───── DATA ROWS
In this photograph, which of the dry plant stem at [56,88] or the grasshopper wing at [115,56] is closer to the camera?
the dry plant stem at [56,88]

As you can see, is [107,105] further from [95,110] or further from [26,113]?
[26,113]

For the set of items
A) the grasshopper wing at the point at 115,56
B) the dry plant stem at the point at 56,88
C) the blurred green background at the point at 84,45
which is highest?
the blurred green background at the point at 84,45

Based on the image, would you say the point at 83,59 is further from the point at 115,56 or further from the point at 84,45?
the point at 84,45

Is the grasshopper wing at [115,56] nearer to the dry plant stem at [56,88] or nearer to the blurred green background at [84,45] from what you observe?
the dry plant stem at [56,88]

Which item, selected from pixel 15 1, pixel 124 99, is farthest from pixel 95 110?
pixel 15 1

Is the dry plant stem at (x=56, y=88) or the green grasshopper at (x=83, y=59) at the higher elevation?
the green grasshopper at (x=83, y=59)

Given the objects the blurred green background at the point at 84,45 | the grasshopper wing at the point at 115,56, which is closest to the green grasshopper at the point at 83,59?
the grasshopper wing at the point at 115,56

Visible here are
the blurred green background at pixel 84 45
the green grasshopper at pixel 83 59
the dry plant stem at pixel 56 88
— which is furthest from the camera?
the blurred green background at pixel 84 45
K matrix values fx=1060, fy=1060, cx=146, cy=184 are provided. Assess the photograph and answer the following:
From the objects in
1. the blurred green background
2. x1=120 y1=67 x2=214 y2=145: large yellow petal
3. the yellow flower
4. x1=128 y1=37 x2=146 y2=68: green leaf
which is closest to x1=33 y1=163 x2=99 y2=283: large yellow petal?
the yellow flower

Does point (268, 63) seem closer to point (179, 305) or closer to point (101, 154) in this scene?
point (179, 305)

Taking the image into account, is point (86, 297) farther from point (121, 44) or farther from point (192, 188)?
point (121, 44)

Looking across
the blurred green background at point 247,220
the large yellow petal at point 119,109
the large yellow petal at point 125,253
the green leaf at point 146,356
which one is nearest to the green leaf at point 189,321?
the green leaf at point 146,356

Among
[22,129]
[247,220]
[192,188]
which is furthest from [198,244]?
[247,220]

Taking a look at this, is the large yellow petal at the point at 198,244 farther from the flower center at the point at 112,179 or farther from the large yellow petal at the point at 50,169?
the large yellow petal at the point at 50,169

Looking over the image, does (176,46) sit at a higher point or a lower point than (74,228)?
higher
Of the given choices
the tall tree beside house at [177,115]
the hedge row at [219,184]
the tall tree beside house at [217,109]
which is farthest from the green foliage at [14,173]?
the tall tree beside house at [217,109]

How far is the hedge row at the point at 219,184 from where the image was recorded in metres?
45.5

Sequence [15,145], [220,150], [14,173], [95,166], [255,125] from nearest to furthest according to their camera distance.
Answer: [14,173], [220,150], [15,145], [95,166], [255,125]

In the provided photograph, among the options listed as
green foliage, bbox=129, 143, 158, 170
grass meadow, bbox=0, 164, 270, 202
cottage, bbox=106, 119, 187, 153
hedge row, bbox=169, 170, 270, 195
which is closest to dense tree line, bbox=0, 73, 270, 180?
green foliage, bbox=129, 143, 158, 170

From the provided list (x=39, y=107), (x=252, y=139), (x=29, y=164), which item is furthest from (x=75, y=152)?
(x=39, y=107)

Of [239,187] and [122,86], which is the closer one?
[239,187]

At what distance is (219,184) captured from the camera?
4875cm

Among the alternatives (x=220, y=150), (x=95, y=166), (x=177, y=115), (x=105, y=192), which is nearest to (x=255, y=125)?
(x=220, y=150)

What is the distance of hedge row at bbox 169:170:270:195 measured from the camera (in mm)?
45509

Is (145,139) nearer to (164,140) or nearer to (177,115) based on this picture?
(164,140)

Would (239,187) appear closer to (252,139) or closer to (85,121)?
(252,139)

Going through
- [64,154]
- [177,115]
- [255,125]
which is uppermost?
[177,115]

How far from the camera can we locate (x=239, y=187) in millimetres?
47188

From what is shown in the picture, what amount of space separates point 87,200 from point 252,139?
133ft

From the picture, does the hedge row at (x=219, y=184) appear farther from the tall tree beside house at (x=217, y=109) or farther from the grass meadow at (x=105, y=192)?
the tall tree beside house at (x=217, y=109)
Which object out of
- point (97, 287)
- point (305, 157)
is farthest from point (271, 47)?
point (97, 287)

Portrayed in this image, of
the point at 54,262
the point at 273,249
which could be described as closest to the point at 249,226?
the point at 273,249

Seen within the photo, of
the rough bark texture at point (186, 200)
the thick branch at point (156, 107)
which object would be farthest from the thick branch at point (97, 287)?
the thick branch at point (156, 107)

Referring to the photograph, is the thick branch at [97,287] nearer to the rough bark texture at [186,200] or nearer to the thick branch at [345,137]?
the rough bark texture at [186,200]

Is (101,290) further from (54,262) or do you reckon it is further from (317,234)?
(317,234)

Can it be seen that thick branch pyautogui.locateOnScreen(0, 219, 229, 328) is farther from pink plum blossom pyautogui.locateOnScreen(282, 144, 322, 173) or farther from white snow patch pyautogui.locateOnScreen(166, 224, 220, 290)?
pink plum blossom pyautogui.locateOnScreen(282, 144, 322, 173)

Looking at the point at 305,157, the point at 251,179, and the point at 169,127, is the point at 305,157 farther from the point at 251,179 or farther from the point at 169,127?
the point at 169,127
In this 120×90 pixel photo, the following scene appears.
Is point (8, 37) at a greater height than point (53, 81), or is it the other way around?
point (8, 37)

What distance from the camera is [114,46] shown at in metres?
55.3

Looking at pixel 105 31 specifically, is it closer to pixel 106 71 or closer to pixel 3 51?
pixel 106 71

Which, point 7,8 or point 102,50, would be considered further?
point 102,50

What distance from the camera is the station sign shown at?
──────────
Transcribe all of the lines in the records precisely.

In this photograph, which of the dry plant stem at [56,88] or the grasshopper wing at [115,56] is closer to the camera?
the dry plant stem at [56,88]

As you can see, is [107,105] further from [95,110] or further from [26,113]?
[26,113]

For the set of items
A) the grasshopper wing at the point at 115,56
B) the dry plant stem at the point at 56,88
C) the blurred green background at the point at 84,45
which is highest?
the blurred green background at the point at 84,45

Based on the image, would you say the point at 83,59 is further from the point at 115,56 or further from the point at 84,45?
the point at 84,45

Is the grasshopper wing at [115,56] nearer to the dry plant stem at [56,88] or nearer to the blurred green background at [84,45] from what you observe?
the dry plant stem at [56,88]

Which item, selected from pixel 15 1, pixel 124 99, is farthest from pixel 95 110?
pixel 15 1

Is the dry plant stem at (x=56, y=88) or the green grasshopper at (x=83, y=59) at the higher elevation?
the green grasshopper at (x=83, y=59)

Given the objects the blurred green background at the point at 84,45 | the grasshopper wing at the point at 115,56, which is closest to the green grasshopper at the point at 83,59?
the grasshopper wing at the point at 115,56

Visible here are
the blurred green background at pixel 84 45
the green grasshopper at pixel 83 59
the dry plant stem at pixel 56 88
— which is furthest from the camera?
the blurred green background at pixel 84 45
K matrix values fx=1060, fy=1060, cx=146, cy=184 are provided. Assess the photograph and answer the following:
From the objects in
1. the blurred green background
2. x1=120 y1=67 x2=214 y2=145: large yellow petal
3. the yellow flower
4. x1=128 y1=37 x2=146 y2=68: green leaf
which is closest to x1=33 y1=163 x2=99 y2=283: large yellow petal?
the yellow flower

Does point (268, 63) seem closer to point (179, 305) or closer to point (101, 154) in this scene?
point (179, 305)

Taking the image into account, is point (86, 297) farther from point (121, 44) or farther from point (192, 188)?
point (121, 44)

Looking across
the blurred green background at point 247,220
the large yellow petal at point 119,109
the large yellow petal at point 125,253
the green leaf at point 146,356
which one is nearest to the green leaf at point 189,321?
the green leaf at point 146,356

Among
[22,129]
[247,220]
[192,188]
which is furthest from [198,244]?
[247,220]

Taking a look at this, is the large yellow petal at the point at 198,244 farther from the flower center at the point at 112,179 or farther from the large yellow petal at the point at 50,169?
the large yellow petal at the point at 50,169

Looking over the image, does (176,46) sit at a higher point or a lower point than (74,228)?
higher
Of the given choices
the tall tree beside house at [177,115]
the hedge row at [219,184]
the tall tree beside house at [217,109]
which is farthest from the green foliage at [14,173]?
the tall tree beside house at [217,109]

How far is the hedge row at the point at 219,184 from where the image was recorded in metres?
45.5

Sequence [15,145], [220,150], [14,173], [95,166], [255,125] from nearest to furthest according to their camera distance.
Answer: [14,173], [220,150], [15,145], [95,166], [255,125]

In the provided photograph, among the options listed as
green foliage, bbox=129, 143, 158, 170
grass meadow, bbox=0, 164, 270, 202
cottage, bbox=106, 119, 187, 153
hedge row, bbox=169, 170, 270, 195
which is closest to dense tree line, bbox=0, 73, 270, 180?
green foliage, bbox=129, 143, 158, 170

From the provided list (x=39, y=107), (x=252, y=139), (x=29, y=164), which item is furthest from (x=75, y=152)?
(x=39, y=107)

Of [239,187] and [122,86], which is the closer one?
[239,187]

At what distance is (219,184) captured from the camera?
4875cm

Among the alternatives (x=220, y=150), (x=95, y=166), (x=177, y=115), (x=105, y=192), which is nearest to (x=255, y=125)?
(x=220, y=150)

What is the distance of hedge row at bbox 169:170:270:195 measured from the camera (in mm)?
45509

Is (145,139) nearer to (164,140) or nearer to (177,115) based on this picture?
(164,140)

Would (239,187) appear closer to (252,139) or closer to (85,121)?
(252,139)

Going through
- [64,154]
- [177,115]
- [255,125]
which is uppermost?
[177,115]

How far from the camera can we locate (x=239, y=187) in millimetres?
47188

From what is shown in the picture, what amount of space separates point 87,200 from point 252,139?
133ft

From the picture, does the hedge row at (x=219, y=184) appear farther from the tall tree beside house at (x=217, y=109) or farther from the grass meadow at (x=105, y=192)?
the tall tree beside house at (x=217, y=109)
Which object out of
- point (97, 287)
- point (305, 157)
is farthest from point (271, 47)?
point (97, 287)

Portrayed in this image, of
the point at 54,262
the point at 273,249
which could be described as closest to the point at 249,226?
the point at 273,249

Seen within the photo, of
the rough bark texture at point (186, 200)
the thick branch at point (156, 107)
which object would be farthest from the thick branch at point (97, 287)?
the thick branch at point (156, 107)

Referring to the photograph, is the thick branch at [97,287] nearer to the rough bark texture at [186,200] or nearer to the thick branch at [345,137]?
the rough bark texture at [186,200]

Is (101,290) further from (54,262) or do you reckon it is further from (317,234)?
(317,234)

Can it be seen that thick branch pyautogui.locateOnScreen(0, 219, 229, 328) is farther from pink plum blossom pyautogui.locateOnScreen(282, 144, 322, 173) or farther from white snow patch pyautogui.locateOnScreen(166, 224, 220, 290)?
pink plum blossom pyautogui.locateOnScreen(282, 144, 322, 173)

Looking at the point at 305,157, the point at 251,179, and the point at 169,127, is the point at 305,157 farther from the point at 251,179 or farther from the point at 169,127?
the point at 169,127
In this 120×90 pixel photo, the following scene appears.
Is point (8, 37) at a greater height than point (53, 81), or is it the other way around?
point (8, 37)

What distance from the camera is [114,46] shown at in metres?
55.3

Looking at pixel 105 31 specifically, is it closer to pixel 106 71 or closer to pixel 3 51?
pixel 106 71

Which, point 7,8 or point 102,50, would be considered further?
point 102,50

What distance from the camera is the station sign shown at?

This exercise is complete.